● **Tarefa 1**
No trecho sobre os roteiros pela memória da cidade, quantos quilômetros foram percorridos?
● **Tarefa 2**
Retome o trecho sobre os roteiros pela memória da cidade, escrevendo a continuação a partir da última frase.

● **Trecho selecionado**
#####
Atravessar. Compor caminhos. Propor cruzamentos. Perceber as fronteiras e alargá-las, até fundirem-se. Cortar sincronicamente o tempo. Ir em direção a. Essa foi a energia motriz que nos guiou pelos mais de 150 km, traçando roteiros na memória da cidade, desenhado com os pedais um mapa titeriteiro. Sentíamos, a partir de nossa própria vivência, que a voz do bonequeiro latejava por ocupar as ruas. Propusemos recortes visuais, tendo motes que provocavam conversas, silêncios e narrativas, às vezes pontilhadas, às vezes num fôlego só.
A memória é uma rachadura na parede do espaço-tempo, fomos percebendo a cada visita. Então, varríamos a areia sem pressa, para olharmos através da fenda que aos poucos se abria. Em tempos que a parada para um alô ou um aceno distante são os contatos possíveis, um cafezinho de três horas seguidas é uma potente re-existência humana. Instantes construídos em um espaço-tempo paralelo, no qual as horas espiavam de longe, enquanto acenávamos que não queríamos ser incomodados.
#####
● **Dados fornecidos**
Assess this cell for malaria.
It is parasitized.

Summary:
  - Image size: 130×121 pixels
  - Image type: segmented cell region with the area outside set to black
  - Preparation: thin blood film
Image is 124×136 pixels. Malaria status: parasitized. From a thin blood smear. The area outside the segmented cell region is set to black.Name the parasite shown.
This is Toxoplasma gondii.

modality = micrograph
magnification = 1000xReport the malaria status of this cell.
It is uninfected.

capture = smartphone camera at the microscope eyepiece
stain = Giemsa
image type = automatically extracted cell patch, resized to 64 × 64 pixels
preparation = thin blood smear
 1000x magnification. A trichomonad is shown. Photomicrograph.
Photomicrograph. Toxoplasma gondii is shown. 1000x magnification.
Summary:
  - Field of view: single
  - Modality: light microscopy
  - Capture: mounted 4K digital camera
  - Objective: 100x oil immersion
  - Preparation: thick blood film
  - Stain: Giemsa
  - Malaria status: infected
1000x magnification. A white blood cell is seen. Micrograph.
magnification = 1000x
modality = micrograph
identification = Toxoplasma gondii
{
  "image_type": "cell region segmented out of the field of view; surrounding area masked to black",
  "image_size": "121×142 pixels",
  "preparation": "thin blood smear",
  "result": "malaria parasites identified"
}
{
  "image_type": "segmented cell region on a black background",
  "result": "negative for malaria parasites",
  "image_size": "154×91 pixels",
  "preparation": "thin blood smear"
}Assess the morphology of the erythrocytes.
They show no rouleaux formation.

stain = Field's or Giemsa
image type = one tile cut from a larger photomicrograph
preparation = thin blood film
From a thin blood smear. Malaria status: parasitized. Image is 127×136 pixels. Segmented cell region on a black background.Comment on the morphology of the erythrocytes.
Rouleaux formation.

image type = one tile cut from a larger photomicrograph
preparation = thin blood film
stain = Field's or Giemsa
#####
● **Resposta 1**
Mais de 150 km.

● **Resposta 2**
A tecnologia foi uma grande aliada possibilitando perceber os silêncios entre uma fala e outra, o vazio de uma lembrança escondida, o brilho de um olhar que acordou um sentimento. Fotos, áudios, vídeos, perenizaram instantes, em que a palavra, indutora de sentimentos, como um clarão alumiou a caverna onde guardavam-se as memórias.
Imagens infinitas em infatigáveis espelhos postos um após-o-outro. Diálogos contínuos nos levaram até nossa própria memória acessada a partir das memórias de outros. Reconhecimento, pertencimento e diversidade. Entre o que se vê, um abismo a um passo da mão, no qual se divisaram sujeitos e seres, na hora mais pública do dia, a hora do estar junto.
É no entre que está a imagem mais nítida. Nessa contemplação, o piado da coruja trazia o presságio de que a alteridade, como uma concha, só abre na temperança. Essa ideia ganha corpo a cada dia. E atrás da empanada é um lugar em que a mais humana das condições emerge do rio, em que não se pode banhar por uma segunda vez.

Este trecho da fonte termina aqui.